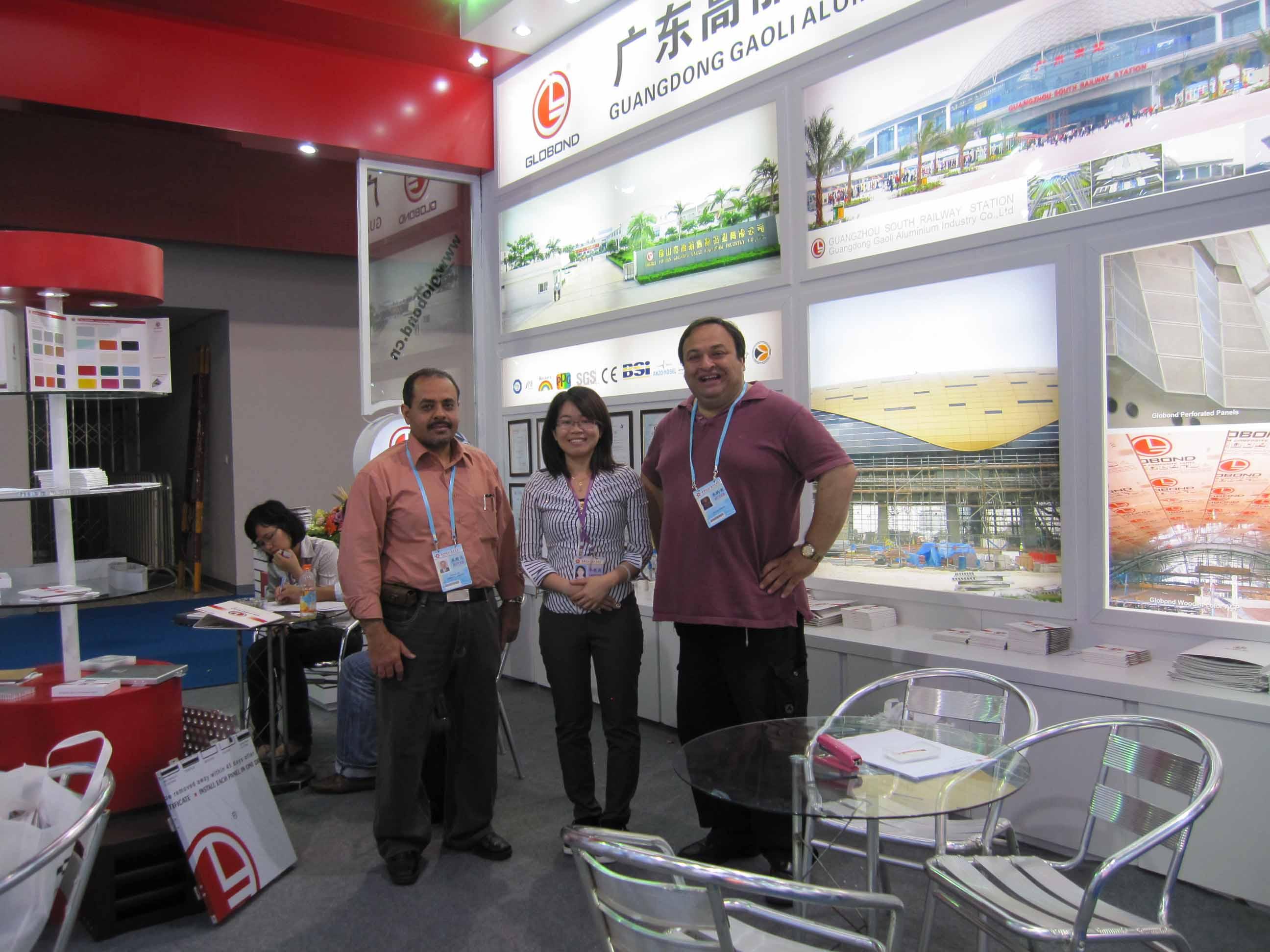109th Canton Fair 2011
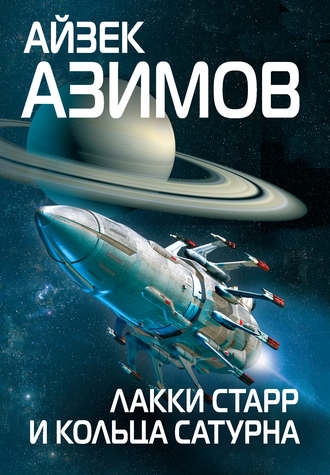 Айзек Азимов, Лакки Старр и кольца Сатурна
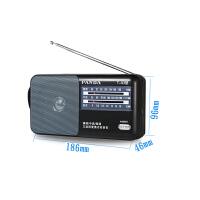 PANDA/熊猫 T-03收音机全波段老人复古老式半导体便携式调频短波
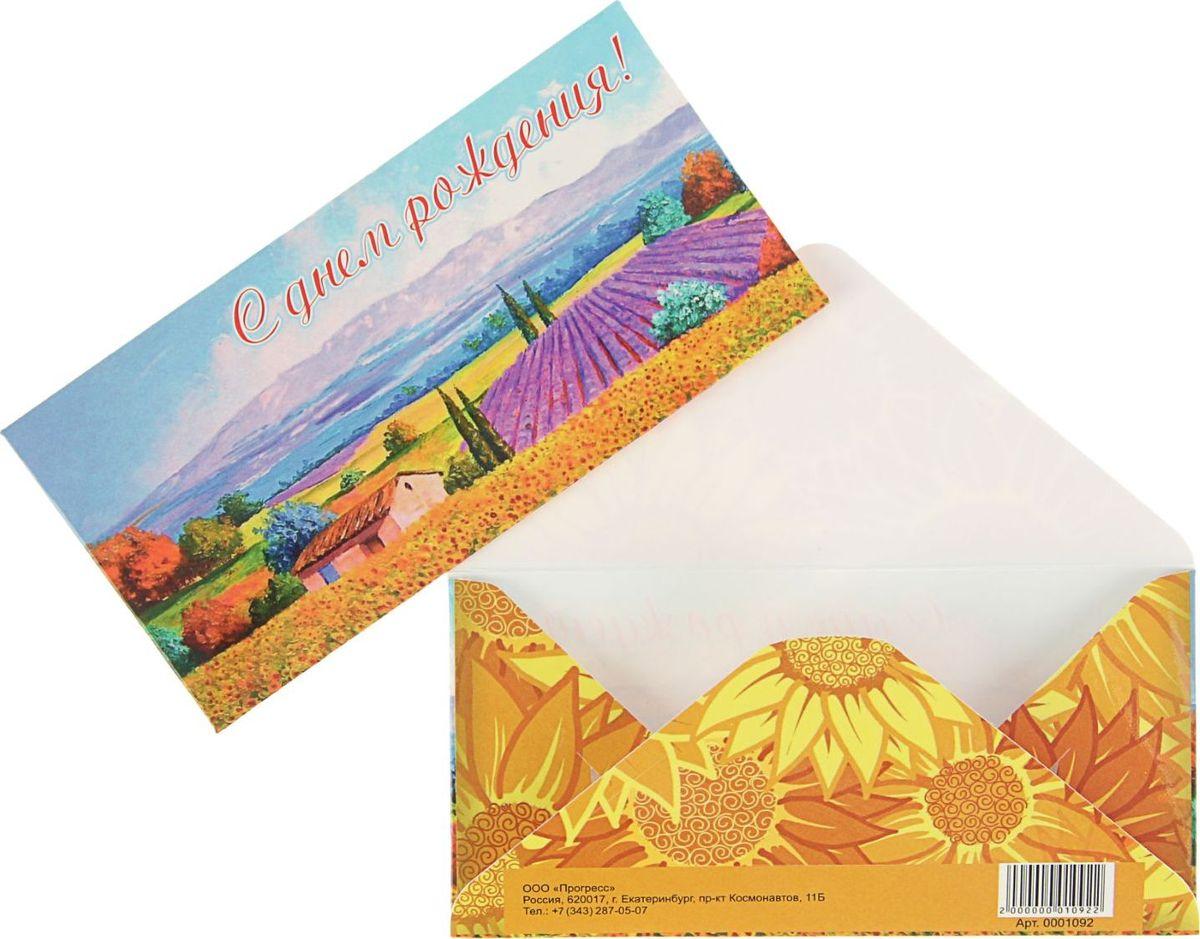 Конверт для денег С Днем Рождения! Поле, 16 х 7,5 см конверт для денег с днем рождения 1063254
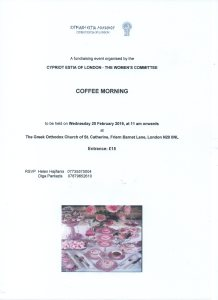 coffee morning 20th february 2019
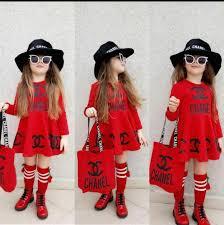 ملابس الاطفال بالجملة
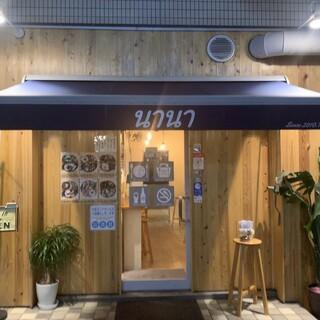 高崎駅から徒歩2分!駅前で楽しむ本格タイ料理のお店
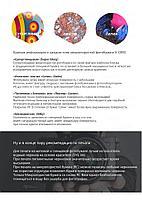 RSIP260-A3-20 (Silk) Фотобумага микропористая для струйной печати X-GREE ШЕЛКОВИСТАЯ A3*297x420мм/20л/260г NEW, фото 3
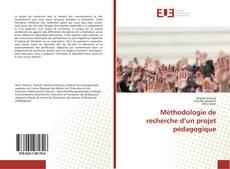 Обложка Méthodologie de recherche d'un projet pédagogique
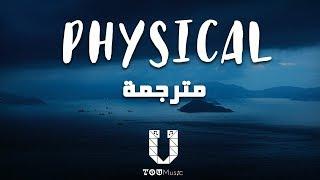 Dua Lipa - Physical مترجمة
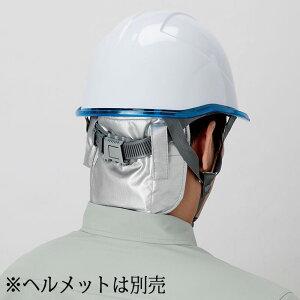ユニット ひえたれハイパー HO-5A 《ヘルメットに簡単装着》 《後頭部を冷却!保冷剤&気化熱》 日よけたれ 首日よけ 日除け メンズ 首回り 頭回り用品 ヘルメット備品 作業 熱中対策 予防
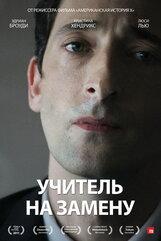 Постер к фильму «Учитель на замену»
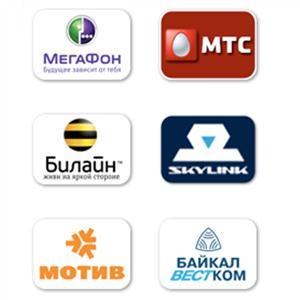 Операторы сотовой связи Дылыма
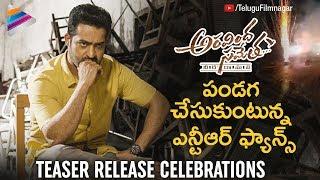Aravindha Sametha Teaser Release Celebrations in Chennai | Jr NTR | Pooja Hegde | Telugu FilmNagar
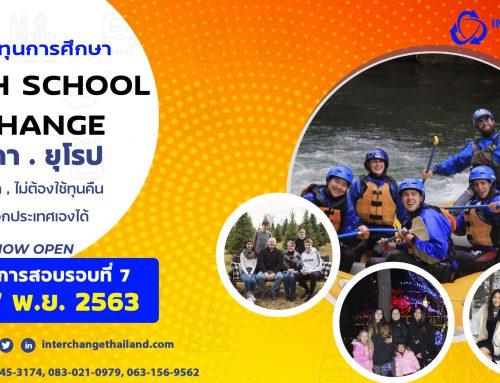 สอบ…ชิงทุนการศึกษา High School Exchange 2021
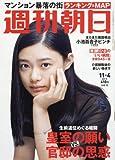 週刊朝日 2016年 11/4 号 [雑誌]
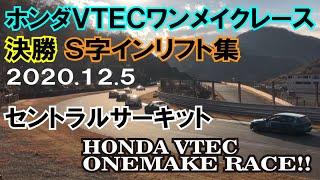 2020.12.5ホンダVTECワンメイクレースRd.Final決勝S字右 セントラルサーキット
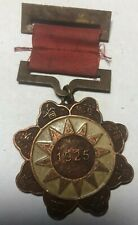 Chinese China Military Dress Commemorating Victory Vintage Original Medal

^^^^

**ABOUT THIS EXERCISE**
Once the line containing "Операторы сотовой связи Дылыма" is found in the records above, it and every line after it up to the last must be repeated exactly, without pictures.

**EXERCISE RESPONSE**
 Операторы сотовой связи Дылыма
Aravindha Sametha Teaser Release Celebrations in Chennai | Jr NTR | Pooja Hegde | Telugu FilmNagar
 สอบ…ชิงทุนการศึกษา High School Exchange 2021
 週刊朝日 2016年 11/4 号 [雑誌]
 2020.12.5ホンダVTECワンメイクレースRd.Final決勝S字右 セントラルサーキット
 Chinese China Military Dress Commemorating Victory Vintage Original Medal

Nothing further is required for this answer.